The task:
Using only the entries below, output the lines starting at the one containing "Dinac 35 Tablets" and ending at the one containing "Achtergrond van toebehoren", exactly and inclusive of both, omitting the pictures.

Data records:
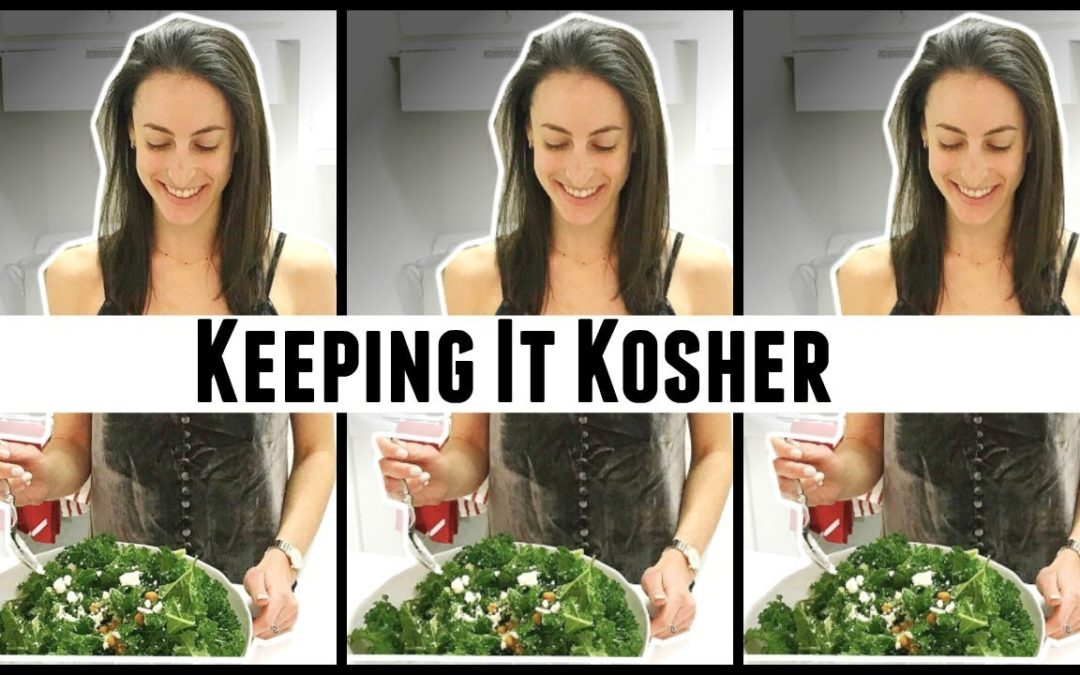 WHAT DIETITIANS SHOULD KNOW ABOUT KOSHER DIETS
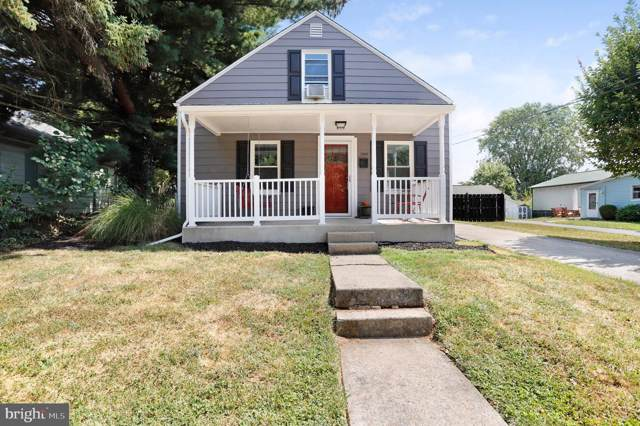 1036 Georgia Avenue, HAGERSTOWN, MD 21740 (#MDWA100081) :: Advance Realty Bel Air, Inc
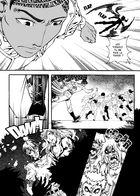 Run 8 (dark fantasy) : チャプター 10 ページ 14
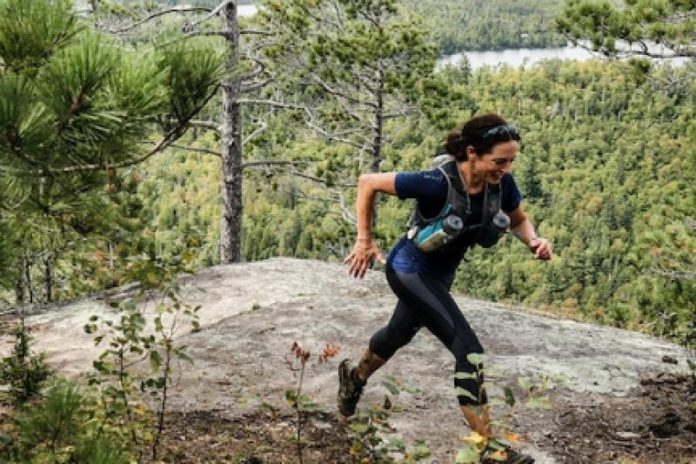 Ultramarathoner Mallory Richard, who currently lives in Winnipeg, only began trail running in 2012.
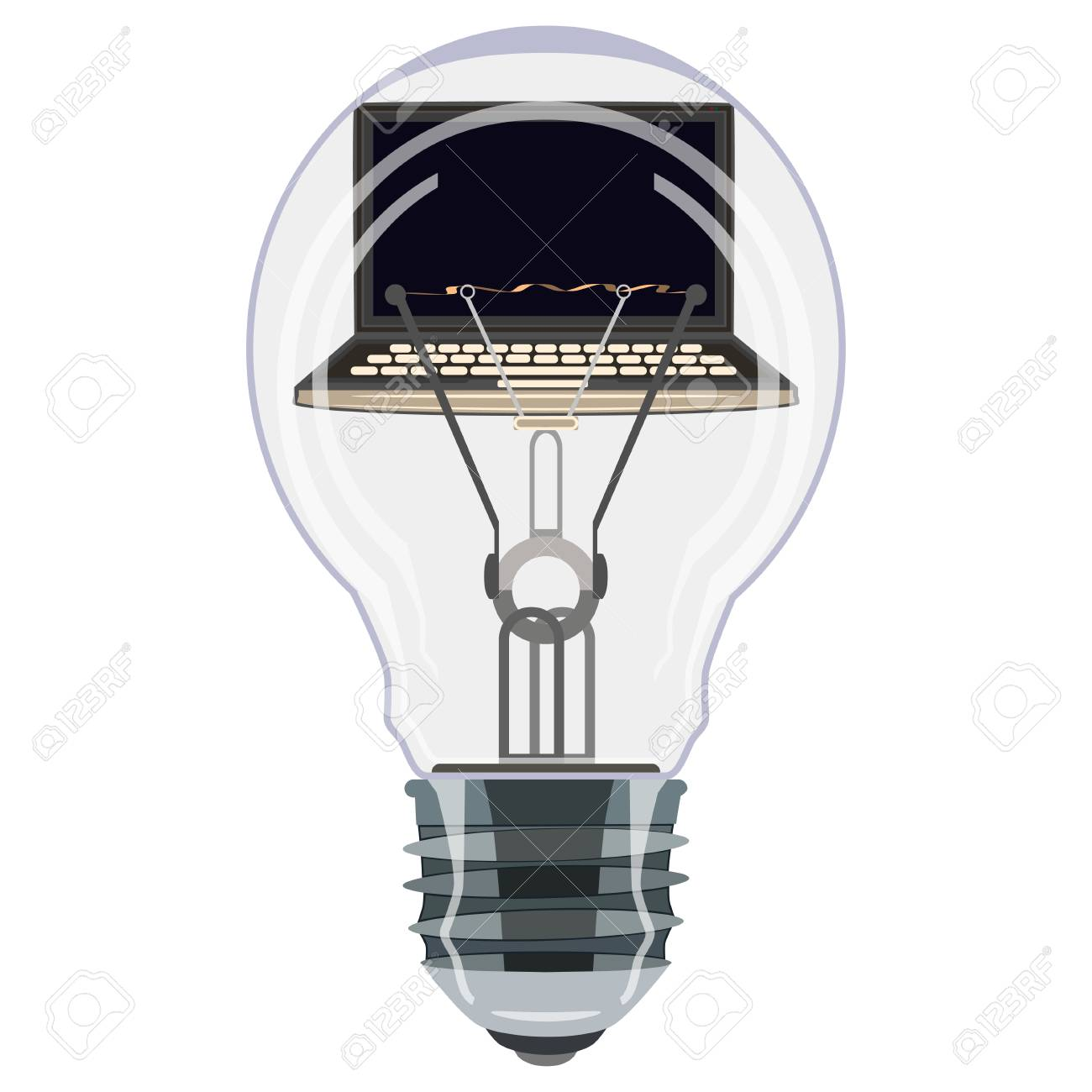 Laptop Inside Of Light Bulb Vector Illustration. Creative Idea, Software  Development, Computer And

---

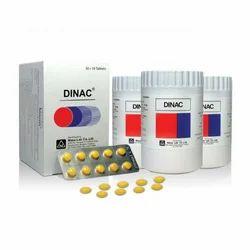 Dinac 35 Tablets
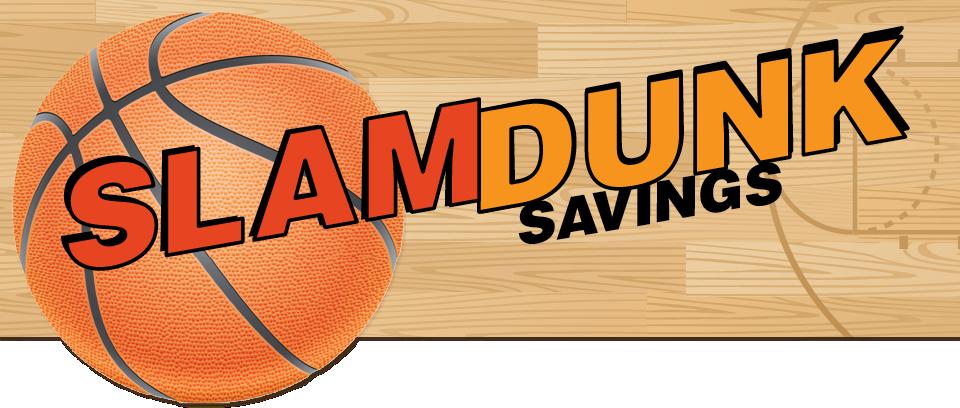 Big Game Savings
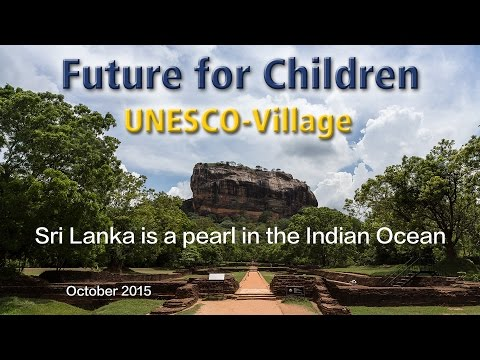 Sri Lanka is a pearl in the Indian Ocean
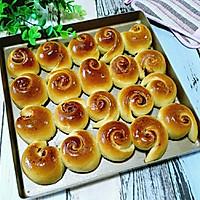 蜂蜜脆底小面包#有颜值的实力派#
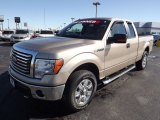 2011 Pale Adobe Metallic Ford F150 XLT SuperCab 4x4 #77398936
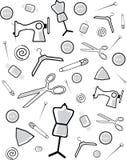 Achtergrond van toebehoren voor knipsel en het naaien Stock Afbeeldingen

Result of the task:
 Dinac 35 Tablets
 Big Game Savings
 Sri Lanka is a pearl in the Indian Ocean
 蜂蜜脆底小面包#有颜值的实力派#
 2011 Pale Adobe Metallic Ford F150 XLT SuperCab 4x4 #77398936
 Achtergrond van toebehoren voor knipsel en het naaien Stock Afbeeldingen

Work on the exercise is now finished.